= Instructions for the task =
Show all lines below holding the string "level".

(Extracted records)
+===+

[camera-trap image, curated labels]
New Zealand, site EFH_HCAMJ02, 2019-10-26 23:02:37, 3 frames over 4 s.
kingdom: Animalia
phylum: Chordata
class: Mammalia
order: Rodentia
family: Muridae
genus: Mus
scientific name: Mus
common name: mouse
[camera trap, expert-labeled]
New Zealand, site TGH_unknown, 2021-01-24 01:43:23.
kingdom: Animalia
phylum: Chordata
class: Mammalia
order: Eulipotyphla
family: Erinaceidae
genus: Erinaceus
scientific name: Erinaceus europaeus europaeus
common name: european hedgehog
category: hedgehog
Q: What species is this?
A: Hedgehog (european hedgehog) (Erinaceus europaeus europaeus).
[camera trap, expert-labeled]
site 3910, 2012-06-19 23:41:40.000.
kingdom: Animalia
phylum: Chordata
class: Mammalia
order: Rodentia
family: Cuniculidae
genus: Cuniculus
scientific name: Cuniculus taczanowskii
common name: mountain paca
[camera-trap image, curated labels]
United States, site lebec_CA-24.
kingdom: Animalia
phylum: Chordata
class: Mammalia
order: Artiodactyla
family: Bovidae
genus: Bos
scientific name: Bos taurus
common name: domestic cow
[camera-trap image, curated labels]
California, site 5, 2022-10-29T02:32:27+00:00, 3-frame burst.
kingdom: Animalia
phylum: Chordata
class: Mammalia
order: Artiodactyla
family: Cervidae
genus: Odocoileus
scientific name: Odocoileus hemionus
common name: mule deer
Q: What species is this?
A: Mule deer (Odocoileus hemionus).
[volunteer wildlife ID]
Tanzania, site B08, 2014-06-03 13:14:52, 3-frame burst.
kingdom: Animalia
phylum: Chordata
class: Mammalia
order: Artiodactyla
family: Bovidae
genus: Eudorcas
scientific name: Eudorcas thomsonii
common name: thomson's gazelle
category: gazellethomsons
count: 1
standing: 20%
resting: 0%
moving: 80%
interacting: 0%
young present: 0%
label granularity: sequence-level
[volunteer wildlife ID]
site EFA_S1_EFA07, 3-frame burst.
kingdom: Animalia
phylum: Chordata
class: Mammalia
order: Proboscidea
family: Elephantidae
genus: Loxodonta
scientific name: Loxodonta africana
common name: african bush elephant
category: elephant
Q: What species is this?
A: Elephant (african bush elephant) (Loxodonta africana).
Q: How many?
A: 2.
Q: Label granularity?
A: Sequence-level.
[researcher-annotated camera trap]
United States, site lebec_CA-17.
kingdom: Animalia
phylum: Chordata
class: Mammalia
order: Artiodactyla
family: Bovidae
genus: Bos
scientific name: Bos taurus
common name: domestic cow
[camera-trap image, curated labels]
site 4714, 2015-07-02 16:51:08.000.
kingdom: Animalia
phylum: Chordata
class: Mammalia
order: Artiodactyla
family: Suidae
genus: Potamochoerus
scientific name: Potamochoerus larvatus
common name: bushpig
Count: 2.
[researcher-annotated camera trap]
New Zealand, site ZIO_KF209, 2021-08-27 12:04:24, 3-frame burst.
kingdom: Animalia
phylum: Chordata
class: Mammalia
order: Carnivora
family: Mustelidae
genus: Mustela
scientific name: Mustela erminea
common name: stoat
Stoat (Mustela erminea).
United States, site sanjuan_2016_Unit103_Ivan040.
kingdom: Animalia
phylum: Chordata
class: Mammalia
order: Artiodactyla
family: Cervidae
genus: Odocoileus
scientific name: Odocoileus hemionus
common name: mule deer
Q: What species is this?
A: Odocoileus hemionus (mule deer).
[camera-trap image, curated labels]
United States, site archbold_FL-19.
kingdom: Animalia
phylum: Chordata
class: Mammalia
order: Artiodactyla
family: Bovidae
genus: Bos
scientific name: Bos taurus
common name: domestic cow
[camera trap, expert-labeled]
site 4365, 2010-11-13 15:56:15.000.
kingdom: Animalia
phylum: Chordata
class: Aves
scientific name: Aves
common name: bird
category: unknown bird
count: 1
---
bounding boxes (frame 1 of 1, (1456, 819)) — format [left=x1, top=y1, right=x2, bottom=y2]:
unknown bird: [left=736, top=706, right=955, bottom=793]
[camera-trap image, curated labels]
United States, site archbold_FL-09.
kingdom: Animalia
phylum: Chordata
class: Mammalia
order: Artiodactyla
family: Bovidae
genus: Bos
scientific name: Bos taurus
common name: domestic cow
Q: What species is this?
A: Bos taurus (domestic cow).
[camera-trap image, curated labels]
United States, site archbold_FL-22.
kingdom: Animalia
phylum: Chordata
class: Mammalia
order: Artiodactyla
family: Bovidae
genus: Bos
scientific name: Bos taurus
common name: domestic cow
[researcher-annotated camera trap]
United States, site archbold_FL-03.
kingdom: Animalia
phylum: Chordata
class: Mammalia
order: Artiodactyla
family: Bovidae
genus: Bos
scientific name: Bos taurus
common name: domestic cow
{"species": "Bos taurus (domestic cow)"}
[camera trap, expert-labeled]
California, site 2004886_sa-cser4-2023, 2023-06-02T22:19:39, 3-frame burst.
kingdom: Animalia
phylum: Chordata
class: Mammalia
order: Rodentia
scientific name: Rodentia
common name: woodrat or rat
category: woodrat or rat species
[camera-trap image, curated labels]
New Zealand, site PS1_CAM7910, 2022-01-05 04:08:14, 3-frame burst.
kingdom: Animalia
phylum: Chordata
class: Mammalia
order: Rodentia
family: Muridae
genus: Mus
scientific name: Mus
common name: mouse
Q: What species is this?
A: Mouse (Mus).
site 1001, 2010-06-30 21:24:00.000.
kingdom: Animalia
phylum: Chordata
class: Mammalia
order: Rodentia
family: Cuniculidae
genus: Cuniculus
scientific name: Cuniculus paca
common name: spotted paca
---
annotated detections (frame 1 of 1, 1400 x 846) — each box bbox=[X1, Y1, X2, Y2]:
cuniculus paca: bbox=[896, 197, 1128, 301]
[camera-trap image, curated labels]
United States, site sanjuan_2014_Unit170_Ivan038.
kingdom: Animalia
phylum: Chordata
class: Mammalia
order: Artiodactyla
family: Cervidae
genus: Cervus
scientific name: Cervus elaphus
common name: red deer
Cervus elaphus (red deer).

+===+

= Task output =
label granularity: sequence-level
A: Sequence-level.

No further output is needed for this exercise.